If those were storage suggestions, I’d be on board. Thefts from vehicles are on the rise around the country, and firearms are always a hot commodity for thieves. As gun owners, we should take reasonable steps to prevent our firearms from being stolen, but there’s nothing reasonable about what Savannah is doing. The ordinance essentially blames the victims of crime, but it also squarely violates Georgia’s firearms preemption statute, which leaves gun policy up to the state legislature. 

Savannah Mayor Van Johnson, however, insists that the law will be enforced when it takes effect in a few weeks. 

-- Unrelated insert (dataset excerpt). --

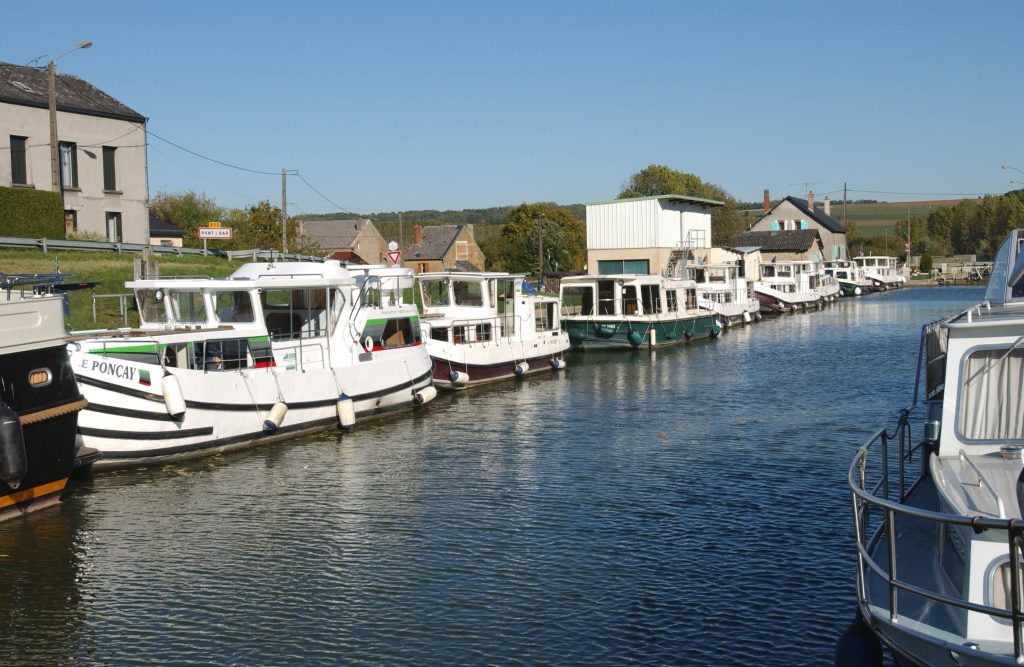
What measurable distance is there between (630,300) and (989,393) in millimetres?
39812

The president of the Savannah Racial Justice Network, Alan Mainor, has criticized the change, saying it criminalizes residents for owning guns, and the leader of the statewide gun rights group Georgia Carry labeled it an “illegal ordinance.” 

Savannah’s law is unique in Georgia but not nationally, with similar gun storage laws in effect in 10 states.

As for enforcement, a city government spokesman declined a request for interviews with Savannah Police Department officials, instead issuing a statement detailing the penalties and court process.

Johnson expects legal challenges to the revised law and is ready to defend it. He said local governments cannot be afraid to pass laws meant to protect the public, pointing to Savannah’s mask mandate enacted during the COVID-19 pandemic in 2020. The law was contrary to a state statute that forbid mask requirements.

“I would love to see someone tell a judge in this community that they should have the right to leave their gun unsecured where it can be stolen,” Johnson said. “In the time it takes for someone to file a complaint, they could secure their gun.”

It wasn’t a state statute, but an executive order by Gov. Brian Kemp that forbade cities from imposing mask requirements. There is a state statute in place limiting the authority of cities like Savannah from passing their own local gun laws. Here’s what it says:

“[N]o county or municipal corporation, by zoning, by ordinance or resolution, or by any other means, nor any agency, board, department, commission, political subdivision, school district, or authority of this state, other than the General Assembly, by rule or regulation or by any other means shall regulate in any manner: (A) Gun shows; (B) The possession, ownership, transport, carrying, transfer, sale, purchase, licensing, or registration of firearms or other weapons or components of firearms or other weapons; (C) Firearms dealers or dealers of other weapons; or (D) Dealers in components of firearms or other weapons.”

While the statute doesn’t specifically reference “storage”, any reasonable person would conclude that falls under the “possession” and “ownership” of a gun. Of course, Johnson doesn’t sound all that reasonable when discussing the issue. The question isn’t whether someone has the right to leave a firearm unsecured in a vehicle. It’s whether the city has the power to punish someone who does so, and the answer is pretty clearly “no.” 

Is it a bad idea to lock up your gun when you leave it in your vehicle? Absolutely. Should it be a crime not to do so? Absolutely not. We can’t and shouldn’t criminalize every dumb idea or poor decision. The underlying issue here is the fact that there are too many criminals in the city who are emboldened to break into cars and steal whatever they can find. That’s what should really concern Johnson and the city council, and that’s where law enforcement’s focus should be going forward. It’s probably going to take a lawsuit to make that happen, but I have no doubt if the ordinance is challenged it will be thrown out by the courts.